我要在此强调的是,在关于精神分析的文献中,有一点通常有失偏颇,即我们没有证据假设这些阳具冲动属于自然性的虐待狂,因此,我们不能将“男性”与“虐待狂的”画等号,也不能将女性与“受虐狂的”画等号。如果破坏性冲动的结合物确实具有强大的力量,那么,根据复仇原则,母亲的生殖器必然会直接引发焦虑。所以,倘若它首先由于关系到受伤的自尊而使男孩产生厌恶感,那么,它就会通过第二个过程——对挫折的愤怒——成为阉割焦虑的一个对象,而且,当男孩看到月经的痕迹时,它会得到一般性的强化。
通过观察不同时期、不同种族的随机案例,我们发现,后一种焦虑通常会永远存在于男性对女性的态度中。但在我看来,并非所有男性都会经常出现这种情况,而且它也不是两性之间的区别点。女性可能具有的稍有变化的焦虑与这种焦虑非常近似。通过精神分析,我们发现,它可以发生在任意明显的强度下,因为这种情况总是以男性为主体,而且他对女性的整体态度已经发生明显的神经症方面的扭曲。
另一方面,我认为,每个男性都会多多少少具有与自尊相关的焦虑,这种焦虑也会给他对女性的普遍性态度带来特定的影响,它可能不会影响女性对男性的态度,即使影响,也是通过间接的途径。也就是说,对于女性而言,这种焦虑不是其本性中一个完整的组成部分。
即便我们更加细致地研究男性早期焦虑的发展、为克服焦虑所做的努力,以及这种焦虑的表现形式,也只能了解这种男性态度的一般意义。
根据我的个人经验,每个接受分析的男性,无论他有着怎样的心理状态和神经症结构,都会对被拒绝、被嘲笑感到恐惧。当面对与女性分析师的常规预约以及分析过程中的情境时,他的这种焦虑和敏感表现都会比在日常生活中的表现更加清晰,因为在日常生活中,男性有各种机会摆脱这种情感,或是回避能够引发这些情感的情境,或是对其进行过度的补偿。我们很难发现这种态度的具体根基,因为在精神分析中,它往往被女性的取向性以最大程度潜藏起来[72]。
根据我的个人经验来推断,这后一种取向虽然不像女性身上的男子气态度那么明显(我会指出一些原因),但也是比较常见的。
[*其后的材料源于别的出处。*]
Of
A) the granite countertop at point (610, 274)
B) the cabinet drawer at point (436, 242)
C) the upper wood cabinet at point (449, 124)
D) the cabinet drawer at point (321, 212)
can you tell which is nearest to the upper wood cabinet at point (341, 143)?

我不准备在这里探讨它的种种来源,我只能阐明我的推测,即自尊在早期受到的伤害可能是导致男孩厌恶其男性角色的一个重要原因。
显然,对于这种伤害以及与之相伴的对母亲的恐惧,男孩的典型反应便是收回以母亲为目标的性能量,而将目标转向自己和自己的生殖器。这个过程在经济上具有双重优势——不仅使男性摆脱了与母亲之间已经形成的痛苦的或者充满焦虑的关系,而且他能够通过强化自己的阳具自恋而重塑其男性自尊。对他而言,女性生殖器已经消失,“未被发现”的阴道是被否认的阴道。这一发展阶段正符合弗洛伊德所说的阳具欲期。
所以,我们要想为自恋式的焦虑找到合适的答案,就必须理解男孩在这一阶段最主要的探索态度及其具体本质。
同时,男孩最早出现的反应是针对较强的阳具自恋的,其结果就导致年幼的男孩能够毫不尴尬地表达出想要成为女性的渴望。由于担心自己的表达不能得到关注,因此他的这种渴望会同时伴随着新的焦虑和阉割焦虑。如果我们意识到,从很大程度上讲,女性的阉割焦虑源于自我渴望成为女性,那么对于弗洛伊德的观点——即相比男性,女性的双性恋表现更加明显——我们就不能完全认同了[73]。我们必须将其视为一个仍然存疑的问题。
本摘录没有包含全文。